The abrupt end for Allardyce comes nine years after he was cleared by an inquiry following claims on BBC Panorama he was paid ‘bungs’ for signing certain players, allegations he denied.
He later wrote in his autobiography: ‘I vowed never again to put myself in a position where I could be accused of taking money.’ But yesterday he came spectacularly unstuck when the Telegraph released a video of him trying to cut a deal in a Mayfair hotel and a Chinese restaurant. Allardyce appears to negotiate a £400,000 deal to fly first-class to Singapore and Hong Kong as an ambassador and be a ‘keynote speaker’.
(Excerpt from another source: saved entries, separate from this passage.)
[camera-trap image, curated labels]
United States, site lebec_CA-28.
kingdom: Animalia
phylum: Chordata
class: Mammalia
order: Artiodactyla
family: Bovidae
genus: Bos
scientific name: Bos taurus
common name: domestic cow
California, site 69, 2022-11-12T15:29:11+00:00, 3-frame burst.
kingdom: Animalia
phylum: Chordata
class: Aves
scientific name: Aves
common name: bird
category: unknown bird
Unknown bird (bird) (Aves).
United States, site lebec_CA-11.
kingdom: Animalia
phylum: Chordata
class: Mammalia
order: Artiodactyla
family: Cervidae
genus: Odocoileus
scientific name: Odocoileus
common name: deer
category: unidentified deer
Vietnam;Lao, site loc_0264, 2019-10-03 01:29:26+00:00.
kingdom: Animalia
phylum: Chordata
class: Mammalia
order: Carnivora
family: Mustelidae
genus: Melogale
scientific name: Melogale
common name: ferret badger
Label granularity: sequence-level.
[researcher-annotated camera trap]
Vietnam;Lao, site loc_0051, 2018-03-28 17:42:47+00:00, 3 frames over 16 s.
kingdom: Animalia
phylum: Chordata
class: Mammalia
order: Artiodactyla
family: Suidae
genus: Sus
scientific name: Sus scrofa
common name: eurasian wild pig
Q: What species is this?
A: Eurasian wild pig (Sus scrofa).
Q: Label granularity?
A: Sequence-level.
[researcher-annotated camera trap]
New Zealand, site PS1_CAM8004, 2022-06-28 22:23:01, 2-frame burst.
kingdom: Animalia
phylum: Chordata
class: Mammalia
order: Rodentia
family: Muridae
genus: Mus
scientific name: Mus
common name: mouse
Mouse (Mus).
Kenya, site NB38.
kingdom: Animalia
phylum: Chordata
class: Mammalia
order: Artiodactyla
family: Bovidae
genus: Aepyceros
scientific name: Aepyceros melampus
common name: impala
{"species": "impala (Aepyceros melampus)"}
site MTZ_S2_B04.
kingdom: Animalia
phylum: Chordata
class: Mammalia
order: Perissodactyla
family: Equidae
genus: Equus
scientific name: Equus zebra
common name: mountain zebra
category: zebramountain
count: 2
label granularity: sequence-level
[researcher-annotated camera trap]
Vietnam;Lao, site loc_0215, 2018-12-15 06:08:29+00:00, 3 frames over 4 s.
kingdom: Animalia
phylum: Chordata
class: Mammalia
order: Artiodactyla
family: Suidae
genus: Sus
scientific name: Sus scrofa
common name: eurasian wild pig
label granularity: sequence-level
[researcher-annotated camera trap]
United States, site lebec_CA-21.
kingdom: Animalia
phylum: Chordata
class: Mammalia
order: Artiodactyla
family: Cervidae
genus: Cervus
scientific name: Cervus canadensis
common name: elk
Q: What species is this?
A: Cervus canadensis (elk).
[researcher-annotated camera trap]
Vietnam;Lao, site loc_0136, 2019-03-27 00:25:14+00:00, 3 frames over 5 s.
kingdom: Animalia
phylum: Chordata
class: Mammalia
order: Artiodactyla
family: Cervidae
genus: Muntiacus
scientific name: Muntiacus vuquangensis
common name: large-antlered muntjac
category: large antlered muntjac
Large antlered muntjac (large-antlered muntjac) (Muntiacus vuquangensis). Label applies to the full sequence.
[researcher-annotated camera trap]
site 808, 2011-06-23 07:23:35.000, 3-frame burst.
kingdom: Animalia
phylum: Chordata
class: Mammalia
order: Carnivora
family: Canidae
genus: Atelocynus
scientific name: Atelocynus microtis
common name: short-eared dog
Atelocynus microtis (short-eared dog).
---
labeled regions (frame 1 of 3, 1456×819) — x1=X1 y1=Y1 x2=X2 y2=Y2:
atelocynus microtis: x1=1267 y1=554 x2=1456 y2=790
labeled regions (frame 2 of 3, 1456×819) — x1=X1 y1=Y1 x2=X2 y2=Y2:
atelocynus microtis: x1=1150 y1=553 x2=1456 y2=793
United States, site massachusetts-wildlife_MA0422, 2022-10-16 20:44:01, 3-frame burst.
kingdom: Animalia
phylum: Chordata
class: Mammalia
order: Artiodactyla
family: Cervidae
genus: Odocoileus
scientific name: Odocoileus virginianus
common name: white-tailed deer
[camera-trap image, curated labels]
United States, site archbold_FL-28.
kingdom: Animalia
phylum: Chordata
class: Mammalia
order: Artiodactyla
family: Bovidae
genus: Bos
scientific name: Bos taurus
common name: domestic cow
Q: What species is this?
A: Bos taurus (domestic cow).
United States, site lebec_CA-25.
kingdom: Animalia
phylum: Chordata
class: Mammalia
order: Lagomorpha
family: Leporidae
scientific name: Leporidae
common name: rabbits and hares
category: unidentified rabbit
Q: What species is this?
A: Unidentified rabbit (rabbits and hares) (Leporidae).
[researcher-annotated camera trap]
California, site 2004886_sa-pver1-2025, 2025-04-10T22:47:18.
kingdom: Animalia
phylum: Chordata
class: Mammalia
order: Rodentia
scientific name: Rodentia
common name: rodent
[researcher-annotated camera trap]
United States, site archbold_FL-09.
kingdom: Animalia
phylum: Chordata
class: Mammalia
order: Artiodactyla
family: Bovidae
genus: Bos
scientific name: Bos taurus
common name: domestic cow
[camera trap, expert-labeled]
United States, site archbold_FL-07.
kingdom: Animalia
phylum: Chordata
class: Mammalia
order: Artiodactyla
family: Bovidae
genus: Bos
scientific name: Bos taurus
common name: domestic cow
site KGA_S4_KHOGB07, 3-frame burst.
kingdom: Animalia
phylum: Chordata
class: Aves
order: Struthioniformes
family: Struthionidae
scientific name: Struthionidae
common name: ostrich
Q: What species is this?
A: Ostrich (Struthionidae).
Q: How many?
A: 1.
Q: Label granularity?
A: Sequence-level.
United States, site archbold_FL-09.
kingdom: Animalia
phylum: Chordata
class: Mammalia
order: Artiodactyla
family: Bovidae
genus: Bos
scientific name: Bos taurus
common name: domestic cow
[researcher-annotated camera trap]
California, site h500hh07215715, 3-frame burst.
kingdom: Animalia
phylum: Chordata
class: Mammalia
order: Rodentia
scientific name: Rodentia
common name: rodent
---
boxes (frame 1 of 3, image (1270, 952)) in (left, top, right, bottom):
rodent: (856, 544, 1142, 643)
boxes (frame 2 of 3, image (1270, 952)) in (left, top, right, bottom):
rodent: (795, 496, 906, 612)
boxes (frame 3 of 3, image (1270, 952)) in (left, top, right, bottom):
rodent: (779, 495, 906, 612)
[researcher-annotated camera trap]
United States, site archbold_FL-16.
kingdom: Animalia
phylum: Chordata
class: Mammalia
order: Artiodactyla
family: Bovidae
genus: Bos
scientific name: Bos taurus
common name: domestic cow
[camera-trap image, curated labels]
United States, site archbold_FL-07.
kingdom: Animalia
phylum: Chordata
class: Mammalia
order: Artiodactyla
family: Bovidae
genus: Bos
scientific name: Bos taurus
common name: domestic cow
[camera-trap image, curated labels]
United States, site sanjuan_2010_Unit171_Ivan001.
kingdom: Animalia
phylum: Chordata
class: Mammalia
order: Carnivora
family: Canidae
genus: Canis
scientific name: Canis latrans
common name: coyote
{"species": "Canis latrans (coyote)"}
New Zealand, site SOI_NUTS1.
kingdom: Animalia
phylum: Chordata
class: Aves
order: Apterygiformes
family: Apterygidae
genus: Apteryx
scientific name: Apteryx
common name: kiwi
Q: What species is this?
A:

He offers advice to the ‘businessmen’ on how to ‘get around’ the FA’s rules which prevent thirdparty ownership of players – where a company or agent owns a financial stake in the footballer.
This is common in South America but was banned by the FA in 2008 and by world football’s governing body Fifa last year.
However Allardyce says: ‘You can still get around it.’ FA chief executive Martin Glenn said the discussion of potential contraventions of FA rules was ‘frankly not what is expected of an England manager’. Sources close to Allardyce said his comments were ‘ill-advised but not corrupt’, and that he planned to apologise to Hodgson.
But former captain Alan Shearer said England was now the ‘laughing stock of world football’ and fellow pundit Gary Lineker condemned Allardyce’s ‘very poor judgment’.
The Telegraph said it had passed some of its material to police. Football is braced for further corruption allegations by the paper, including claims that ten managers allegedly took transfer bribes and players placed bets on their own game.
Last night the FA said former England player Gareth Southgate would take over for the next four matches against Malta, Slovenia, Scotland and Spain ‘whilst the FA begins its search for the new England manager’.